#### Reading passage
Danny Thiemann (2009 TMS Fellow) Danny Thiemann is a migrant farmworker advocate in the Pacific Northwest. He is a 2008 recipient of Cairo, Egypt’s Madalyn Lamont Award for Literature from the American University in Cairo. In 2009, he served as an Arabic-English documentary film interpreter and interviewer for SeeChangeNow.org in Nablus, Palestine. From 2009-2010 he worked as a Modern Story Fellow in Hyderabad, India teaching film, photography, and writing. In 2011, he worked as a Milt Stewart Global Law Fellow in New Delhi, India, and as a Arthur C. Helton Grantee in Costa Rica where he helped develop a conflict resolution program for the Inter-American Development Bank. Most recently, he served as a 2012 Global Law Fellow with the AFL-CIO Solidarity Center in Mexico and, in 2014, was awarded New York City’s Table 4 Foundation Writer’s Grant. He is a contributor to Guernica, Insight on Conflict, Paper Tape Magazine, and the Matador Travel Network.
Vidya Putcha (2009 TMS Fellow) As a TMS fellow, Vidya had the wonderful opportunity to learn about Indian education firsthand while teaching and interacting with students in various schools in Andhra Pradesh. This experience had a major influence on her subsequent studies and work. Vidya is currently a consultant at the World Bank where she works on policy research on education systems in low and middle income countries. Being in a classroom with students and having the opportunity to engage with full-time teachers and administrators as a TMS fellow was an invaluable experience for her.

#### What the task requires
According to the fellow profiles, in which city did Danny Thiemann work as a Modern Story Fellow from 2009 to 2010? Please answer briefly.

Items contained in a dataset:
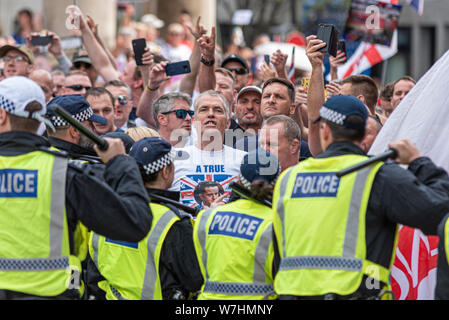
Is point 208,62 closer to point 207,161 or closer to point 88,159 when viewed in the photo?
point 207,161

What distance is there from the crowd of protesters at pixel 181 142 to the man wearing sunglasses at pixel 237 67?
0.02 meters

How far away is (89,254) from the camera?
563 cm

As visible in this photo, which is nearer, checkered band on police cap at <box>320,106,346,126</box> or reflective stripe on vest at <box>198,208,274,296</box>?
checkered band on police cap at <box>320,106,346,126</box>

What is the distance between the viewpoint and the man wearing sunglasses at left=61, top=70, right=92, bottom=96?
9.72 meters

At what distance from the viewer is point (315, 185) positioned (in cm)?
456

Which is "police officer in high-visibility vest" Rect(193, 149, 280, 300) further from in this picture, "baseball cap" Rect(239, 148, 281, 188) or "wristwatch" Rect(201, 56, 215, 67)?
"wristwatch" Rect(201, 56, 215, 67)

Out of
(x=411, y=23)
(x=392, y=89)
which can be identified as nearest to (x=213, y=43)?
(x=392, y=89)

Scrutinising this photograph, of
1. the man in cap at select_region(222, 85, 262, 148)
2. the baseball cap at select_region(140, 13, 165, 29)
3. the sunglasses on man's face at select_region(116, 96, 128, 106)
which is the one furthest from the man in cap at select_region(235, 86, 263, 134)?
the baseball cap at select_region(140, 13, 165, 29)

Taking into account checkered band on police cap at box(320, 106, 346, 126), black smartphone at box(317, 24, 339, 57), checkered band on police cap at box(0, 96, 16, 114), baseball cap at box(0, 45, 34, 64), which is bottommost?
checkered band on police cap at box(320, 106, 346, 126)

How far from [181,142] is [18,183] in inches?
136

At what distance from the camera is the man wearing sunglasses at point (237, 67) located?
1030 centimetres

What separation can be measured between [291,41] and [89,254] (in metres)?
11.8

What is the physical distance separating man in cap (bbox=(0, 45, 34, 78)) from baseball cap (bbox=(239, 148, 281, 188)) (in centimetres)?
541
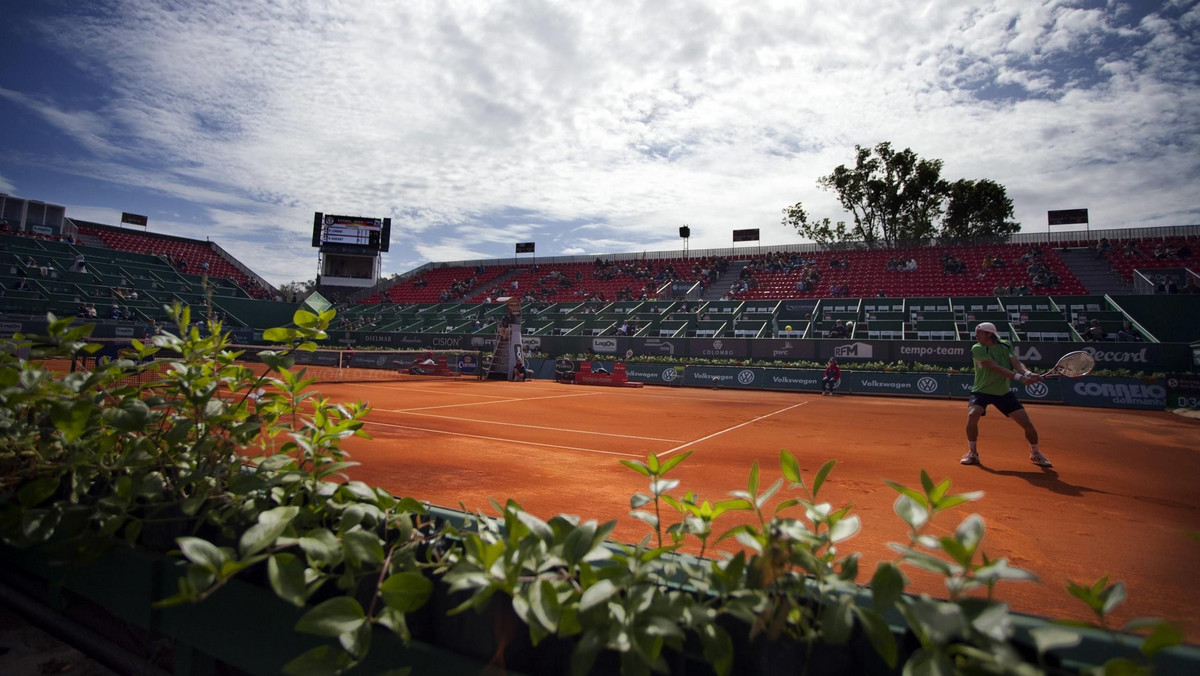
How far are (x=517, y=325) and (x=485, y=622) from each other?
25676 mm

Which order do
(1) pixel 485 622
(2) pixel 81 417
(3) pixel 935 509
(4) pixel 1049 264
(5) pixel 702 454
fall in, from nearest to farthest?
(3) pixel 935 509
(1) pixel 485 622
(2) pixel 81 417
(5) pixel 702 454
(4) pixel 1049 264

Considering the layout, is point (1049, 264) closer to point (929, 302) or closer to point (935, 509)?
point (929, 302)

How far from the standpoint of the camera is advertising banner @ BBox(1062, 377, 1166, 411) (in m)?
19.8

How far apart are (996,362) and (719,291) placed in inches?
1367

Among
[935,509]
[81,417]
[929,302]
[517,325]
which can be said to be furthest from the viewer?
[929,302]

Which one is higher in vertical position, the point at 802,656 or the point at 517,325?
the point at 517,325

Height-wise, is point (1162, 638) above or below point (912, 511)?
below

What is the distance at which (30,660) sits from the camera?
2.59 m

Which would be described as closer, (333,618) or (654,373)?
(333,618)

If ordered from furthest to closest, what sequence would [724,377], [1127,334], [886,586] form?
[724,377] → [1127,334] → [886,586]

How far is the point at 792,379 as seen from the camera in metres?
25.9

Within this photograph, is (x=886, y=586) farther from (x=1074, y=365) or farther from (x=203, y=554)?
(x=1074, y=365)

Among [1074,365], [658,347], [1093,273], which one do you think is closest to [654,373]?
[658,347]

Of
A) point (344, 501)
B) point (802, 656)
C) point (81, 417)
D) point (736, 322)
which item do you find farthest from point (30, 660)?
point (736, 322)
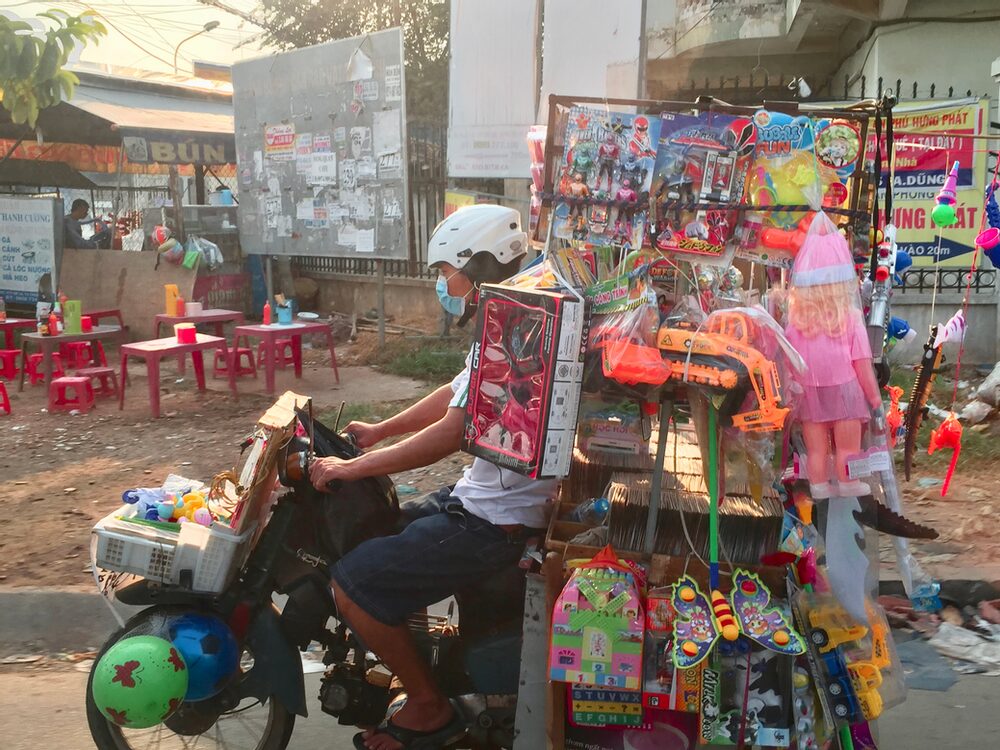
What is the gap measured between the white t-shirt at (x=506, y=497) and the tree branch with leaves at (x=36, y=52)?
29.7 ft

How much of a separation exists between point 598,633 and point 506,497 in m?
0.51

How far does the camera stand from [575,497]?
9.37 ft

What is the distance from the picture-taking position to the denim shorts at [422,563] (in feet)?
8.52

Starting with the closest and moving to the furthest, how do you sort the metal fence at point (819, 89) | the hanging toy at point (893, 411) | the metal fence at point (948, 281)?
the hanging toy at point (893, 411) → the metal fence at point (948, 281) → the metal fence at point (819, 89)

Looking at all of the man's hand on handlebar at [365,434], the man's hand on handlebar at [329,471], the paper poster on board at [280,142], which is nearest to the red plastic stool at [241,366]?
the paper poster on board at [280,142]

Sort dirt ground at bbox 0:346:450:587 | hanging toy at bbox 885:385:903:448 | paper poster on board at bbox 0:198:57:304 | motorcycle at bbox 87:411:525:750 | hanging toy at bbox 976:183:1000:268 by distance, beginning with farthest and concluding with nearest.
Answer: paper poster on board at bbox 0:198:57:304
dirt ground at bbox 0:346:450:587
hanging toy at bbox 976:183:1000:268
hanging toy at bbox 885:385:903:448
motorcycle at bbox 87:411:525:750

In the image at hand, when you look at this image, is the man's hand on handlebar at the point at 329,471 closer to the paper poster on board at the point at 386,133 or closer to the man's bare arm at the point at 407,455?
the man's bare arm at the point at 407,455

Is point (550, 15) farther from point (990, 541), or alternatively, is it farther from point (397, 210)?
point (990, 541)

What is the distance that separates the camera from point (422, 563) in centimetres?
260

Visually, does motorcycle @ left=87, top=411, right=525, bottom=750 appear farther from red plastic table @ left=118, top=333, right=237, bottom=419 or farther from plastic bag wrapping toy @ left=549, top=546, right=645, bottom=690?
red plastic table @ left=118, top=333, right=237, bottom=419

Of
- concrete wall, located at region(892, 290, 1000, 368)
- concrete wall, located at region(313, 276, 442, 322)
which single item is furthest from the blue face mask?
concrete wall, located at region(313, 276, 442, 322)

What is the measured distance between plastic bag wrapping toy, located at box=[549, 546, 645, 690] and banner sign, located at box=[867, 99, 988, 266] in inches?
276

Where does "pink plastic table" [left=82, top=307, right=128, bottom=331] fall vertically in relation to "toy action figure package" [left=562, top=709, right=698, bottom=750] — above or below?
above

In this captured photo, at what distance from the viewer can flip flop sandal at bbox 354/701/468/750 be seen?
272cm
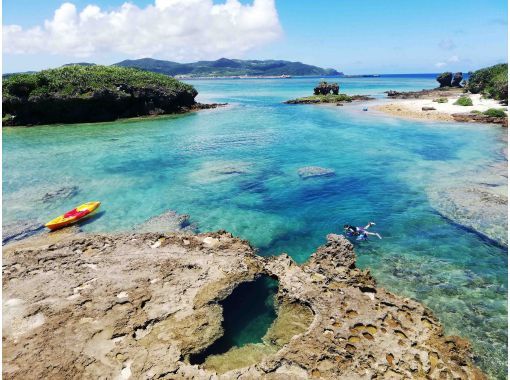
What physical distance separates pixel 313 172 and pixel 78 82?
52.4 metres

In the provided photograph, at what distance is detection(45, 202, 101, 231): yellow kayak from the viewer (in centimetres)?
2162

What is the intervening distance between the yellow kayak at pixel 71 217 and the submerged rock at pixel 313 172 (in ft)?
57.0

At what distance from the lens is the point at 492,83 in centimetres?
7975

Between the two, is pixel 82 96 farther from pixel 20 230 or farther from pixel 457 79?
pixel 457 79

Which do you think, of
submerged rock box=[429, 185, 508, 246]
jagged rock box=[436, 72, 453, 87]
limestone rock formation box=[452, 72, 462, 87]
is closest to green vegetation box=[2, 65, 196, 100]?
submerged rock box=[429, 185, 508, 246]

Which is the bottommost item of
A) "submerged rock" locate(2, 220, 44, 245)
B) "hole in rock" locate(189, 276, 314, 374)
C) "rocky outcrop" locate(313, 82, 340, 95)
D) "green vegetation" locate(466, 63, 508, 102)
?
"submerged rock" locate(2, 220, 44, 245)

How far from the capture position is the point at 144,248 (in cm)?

#### Written response
Hyderabad, India.